Я не стану ничего заканчивать, не стану ничего отлучать от мира сего – я что же, опасался такого исхода своих разысканий? Мало-помалу я начинаю обживаться в богатстве и банальности моего материала, по-новому и по-разному толкую факты, связанные с исчезновением Йозефа Мадзини, собственные мои ледовые факты, и стараюсь поудобнее, как какой-нибудь стул, разместить себя в этих версиях.
Стены у меня сплошь увешаны географическими картами, картами прибрежных зон, морскими картами, фальцованными бумажными листами всех оттенков синевы, в крапинках островов, с зубчатой линией ледовой границы. Земли на этих стенах одни и те же, пустынные, изрезанные земли, норвежские и советские провинции, Шпицберген и Земля Франца-Иосифа, отдаленные государственные территории, камни в траловой сети параллелей и меридианов.

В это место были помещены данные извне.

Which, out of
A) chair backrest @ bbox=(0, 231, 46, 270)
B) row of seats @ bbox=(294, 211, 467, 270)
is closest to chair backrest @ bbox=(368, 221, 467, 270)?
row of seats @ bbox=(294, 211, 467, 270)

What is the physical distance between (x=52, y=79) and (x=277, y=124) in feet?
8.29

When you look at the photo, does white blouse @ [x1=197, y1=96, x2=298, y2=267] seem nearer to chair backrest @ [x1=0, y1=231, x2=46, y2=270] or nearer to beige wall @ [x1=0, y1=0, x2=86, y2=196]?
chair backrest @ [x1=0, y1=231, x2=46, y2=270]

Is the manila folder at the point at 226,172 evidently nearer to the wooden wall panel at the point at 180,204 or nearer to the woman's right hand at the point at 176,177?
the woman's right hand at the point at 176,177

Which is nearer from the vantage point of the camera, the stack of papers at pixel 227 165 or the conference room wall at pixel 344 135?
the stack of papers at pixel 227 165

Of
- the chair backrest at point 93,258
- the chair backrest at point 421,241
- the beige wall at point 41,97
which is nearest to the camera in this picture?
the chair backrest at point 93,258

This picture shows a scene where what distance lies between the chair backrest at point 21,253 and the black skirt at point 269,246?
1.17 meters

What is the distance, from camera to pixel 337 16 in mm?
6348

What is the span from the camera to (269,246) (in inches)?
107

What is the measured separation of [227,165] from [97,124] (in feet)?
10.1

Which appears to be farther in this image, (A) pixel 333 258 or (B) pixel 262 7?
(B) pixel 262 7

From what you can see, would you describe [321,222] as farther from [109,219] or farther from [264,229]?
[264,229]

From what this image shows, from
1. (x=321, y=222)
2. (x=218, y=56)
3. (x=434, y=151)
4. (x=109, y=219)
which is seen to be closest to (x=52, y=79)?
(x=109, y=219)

Земля Франца-Иосифа. Давние имена по-прежнему в силе. Остров Рудольфа – там, слышу я собственный голос, матрос Антонио Занинович вместе с собачьей упряжкой рухнул в ледниковую трещину; там сухопутного начальника обуяла паника.
И мыс Флигели зовется все так же, и острова, проливы, бухты сохранили свои первые названия – остров Винер-Нойштадт, остров Клагенфурт, мыс Грильпарцера, остров Гогенлоэ, мыс Кремсмюнстер, мыс Тироль и так далее. Это моя земля, говорю я. Но символы на моих картах обозначают запретную зону, обозначают запрет на высадку, на пешее путешествие, на облет. Запретная земля, пустынная и недоступная, как и прежде, недоступная даже и теплым летом, когда льды не сомкнуты.